Storia banale? Può essere. Ma noi abbiamo il dovere di capire questi segnali di rabbia e di desiderio di attaccare tutti.  

L’uomo aveva per nemico Magistratura Democratica? Oppure ha una questione aperta con i magistrati in generale? Se vive in macchina forse è stato allontanato dalla famiglia. Comunque si tratta di un conflitto con le istituzioni, il sentirsi solo contro tutti. Insomma un segnale di una inquietudine che caratterizza la solitudine.  

Da questo fatto possiamo senz’altro ricavare una lezione. Papa Francesco ci ha detto che viviamo un tempo in cui le persone diventano scarto, chi è in difficoltà subisce lo stigma del malato di mente o del fuorilegge e questo stigma serve solo per non occuparsi di lui. Ma la persona è irriducibile, unica e prima o poi si ripresenta alla società in qualche modo. A volte con gesti di una gravità terribile, come il suicidio del pilota Lufthansa, oppure con gesti eclatanti, come l’uccisore del carabiniere davanti al parlamento a Roma. 



Il nostro Bortolotti viveva nel degrado più totale, un’auto senza il finestrino, nella quale si sentiva un tremendo odore di vino.

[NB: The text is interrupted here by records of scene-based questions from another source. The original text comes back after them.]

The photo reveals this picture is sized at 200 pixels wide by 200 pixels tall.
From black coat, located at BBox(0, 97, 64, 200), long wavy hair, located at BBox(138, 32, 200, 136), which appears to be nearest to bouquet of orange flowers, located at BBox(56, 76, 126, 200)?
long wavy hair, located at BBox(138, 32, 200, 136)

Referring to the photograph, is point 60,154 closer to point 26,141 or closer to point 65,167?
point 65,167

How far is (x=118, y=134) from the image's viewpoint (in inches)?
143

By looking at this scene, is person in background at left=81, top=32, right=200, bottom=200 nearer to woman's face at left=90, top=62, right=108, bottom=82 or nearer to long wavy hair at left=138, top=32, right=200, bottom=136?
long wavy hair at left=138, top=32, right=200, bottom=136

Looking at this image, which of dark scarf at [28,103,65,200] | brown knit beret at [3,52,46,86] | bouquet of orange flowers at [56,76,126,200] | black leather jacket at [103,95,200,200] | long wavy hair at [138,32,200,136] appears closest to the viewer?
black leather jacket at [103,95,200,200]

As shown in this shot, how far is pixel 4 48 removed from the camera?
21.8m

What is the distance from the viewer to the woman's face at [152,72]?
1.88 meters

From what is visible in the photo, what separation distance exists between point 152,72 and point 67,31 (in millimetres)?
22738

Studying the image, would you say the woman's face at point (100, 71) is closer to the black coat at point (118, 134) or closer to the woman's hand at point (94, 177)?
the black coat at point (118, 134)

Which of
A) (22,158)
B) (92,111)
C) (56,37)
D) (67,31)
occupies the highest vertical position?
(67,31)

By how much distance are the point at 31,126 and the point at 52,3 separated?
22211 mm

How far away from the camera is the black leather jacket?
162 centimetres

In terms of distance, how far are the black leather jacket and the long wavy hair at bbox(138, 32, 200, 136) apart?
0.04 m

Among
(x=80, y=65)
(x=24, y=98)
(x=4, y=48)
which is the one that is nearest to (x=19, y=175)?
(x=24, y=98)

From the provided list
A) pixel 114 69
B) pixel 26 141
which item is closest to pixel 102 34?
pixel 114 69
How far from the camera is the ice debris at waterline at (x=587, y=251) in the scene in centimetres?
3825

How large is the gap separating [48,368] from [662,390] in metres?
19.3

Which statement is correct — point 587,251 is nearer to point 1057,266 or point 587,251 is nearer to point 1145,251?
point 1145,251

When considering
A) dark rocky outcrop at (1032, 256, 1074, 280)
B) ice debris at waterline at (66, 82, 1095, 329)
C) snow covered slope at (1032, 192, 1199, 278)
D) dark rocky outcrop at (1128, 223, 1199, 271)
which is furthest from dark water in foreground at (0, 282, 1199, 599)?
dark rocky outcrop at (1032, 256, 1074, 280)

Perché è sceso fino a Reggio Calabria? Dove ha trovato i soldi per la pistola? Sono tutte cose incomprensibili. Ma a noi interessa sentire il grido delle forme moderne dell’emarginazione e per non essere a nostra volta produttori dello scarto dobbiamo essere capaci di incontrare il disagio.   

Andare alle periferie dell’esistenza non vuol dire andare in Brasile o in Uganda, può essere anche una persona benestante, ma la solitudine impoverisce ed emargina. Ci vogliono attenzione e disponibilità ad ascoltare il disagio della persona, a guardare l’altro come presenza amorosa, che chiede solo di capire e che non giudica se non come momento alto della reciproca comprensione.   

Papa Francesco ha accolto i senzatetto di Roma invitandoli a vedere la Cappella Sistina, li ha incontrati, e ha mostrato il valore della sua frase “chi sono io per giudicare?”. Se c’è una persona che ha la più profonda capacità di ascoltare e perdonare è il Papa, ma anche lui deve lasciare a Dio il giudicare. Questa è la Grazia del cristianesimo: ci mette davanti agli altri con un’apertura amorosa che è impossibile all’uomo contemporaneo.